“You’re annoying.” But she says it with a twinkle in her bloodshot eyes.
“You’re more annoying.”
“Come on, Tess.” Her voice rises in a whine.
“No.”
“Stop being ridiculous.” She pauses. “Unless...” She swings her barstool around to face me. “Unless you’re in love with someone else. It’s GS isn’t it? You’re secretly having an affair.”
“Will you please stop? I’m not having a secret affair with my client. I’ve never even met the guy.” He sent his brother to ourvideo conference. If that doesn’t tell me all I need to know, I don’t know what does.
Except he texted me last night. And he seemed concerned.
Stop it, Tess. It means nothing.
Amelia stands to takes her empty plate to the sink. She seems much better now that she’s had coffee and a hearty breakfast.
“I should go,” she says. “What’re you doing tonight?”
“I have a hot date with my book.”
She rolls her eyes but smiles, knowing one night out was way more than enough for me. That’s the thing about Amelia. She gets me. She knows when I need my quiet time, and she knows when to push me out the door.
She disappears into my bathroom and emerges with a clean face, brushed hair, and her shoes on. “I’m going home to take a long nap.” She kisses my cheek and heads for the front door. “Thanks for coming out with us last night, bestie.” Then she’s gone and while I love her to death and would do almost anything for her—stopping short of dating any man she recommends—I’m glad for the quiet of my apartment.
Last night was fun, but tiring, and I’m ready for some quality time with my book, my favorite blanket, and my couch.
I take a quick shower and pull on my favorite leggings, long sleeve t-shirt, and fuzzy socks, grab my book, and head for my couch. But first I glance at my work phone. I don’t normally check it on the weekends because a girl has to have some down time, but Gabe’s texts last night have me curious.
I’m actually surprised to see a text from him that came in over two hours ago.
GS: Did you make it home okay?
What’s with the sudden interest in my safety? I don’t hate it. It’s nice to have someone worried about me, but it’s also weird.

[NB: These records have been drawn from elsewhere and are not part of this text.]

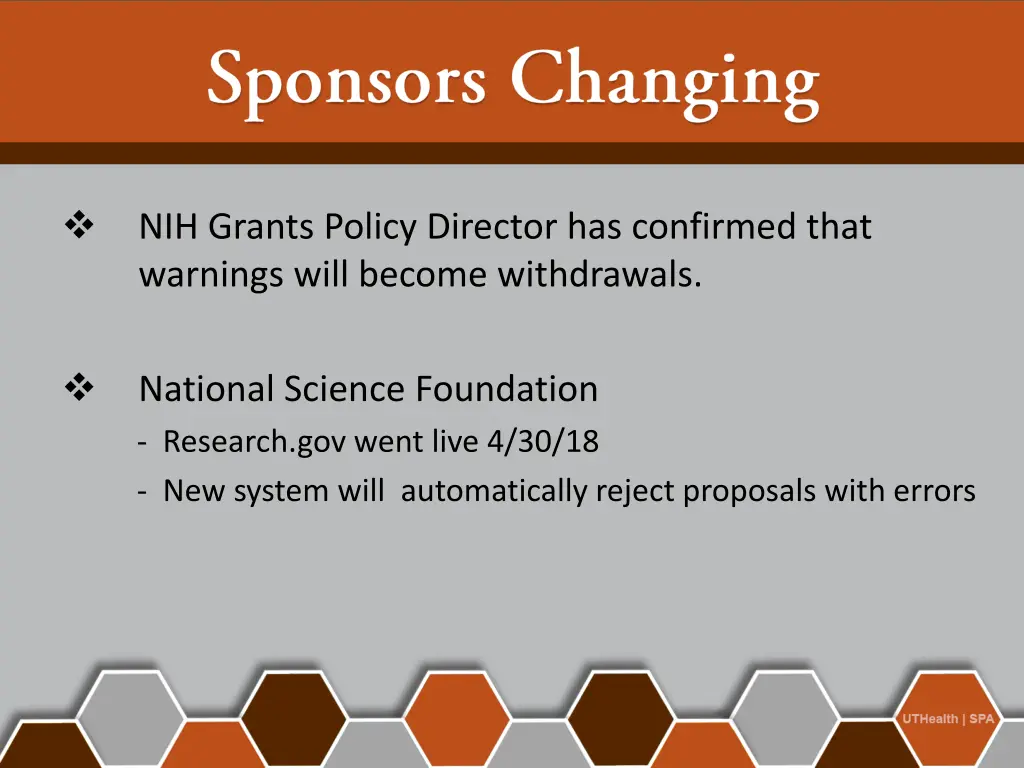 Sponsors Changing

❖ NIH Grants Policy Director has confirmed that warnings will become withdrawals.

❖ National Science Foundation
- Research.gov went live 4/30/18
- New system will automatically reject proposals with errors

UTHealth | SPA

Me: I did. Thank you for checking in. How did your meeting go yesterday?
I’ve asked him that in the past and I’ve always received a “good” or “fine”. Right away I got the impression it wasn’t my place to ask. If we worked in the same building we’d have the sort of relationship that would encourage a back-and-forth conversation, but we don’t work together that way so I stopped asking.
GS: Not good. Going to have to deliver some bad news on Monday. I’m glad you made it home safe and sound
I stare at my phone screen for a long time. Part of me wants to ask who this is and what they did with my client because this can’t be him texting. Did his brother, Jack, steal his phone? I’m so confused.
Me: I’m sorry it didn’t go well.
I’m curious as to what this bad news is but won’t ask because its none of my business. I don’t know a whole lot about his job, other than he tries to fix failing companies and is considered to have the golden touch in turning companies around. Maybe he has a client that’s unfixable. That would suck to have to tell an owner that his company’s beyond saving. News like that will affect all the employees.
GS: Me too. Did you have fun with your friends last night?
Okay. What in the hell is going on? Who is this man, because he’s certainly not the Gabriel Strong I’ve come to know over thelast several months. However, I’m curious as to how far I can take this exchange.
Me: I did. We bar hopped then my friend, Amelia, and I Ubered home. I don’t usually like to go to bars, but I’m forcing myself to be more social
I hit send, now wondering what the hell I’m doing by sharing so much information. I don’t have to wait long for his response. I can almost picture him sitting all alone in his hotel room, watching his phone for my answers. Surely Gabriel Strong has more important things to do than talk about my uneventful night out.
GS: Why don’t you like to go to bars? (Not that I’m encouraging you to)
Me: I’m the definition of an introvert. I like my quiet apartment. But Amelia thinks I need to get out more and I can’t disagree. It’s not healthy hiding away from the world.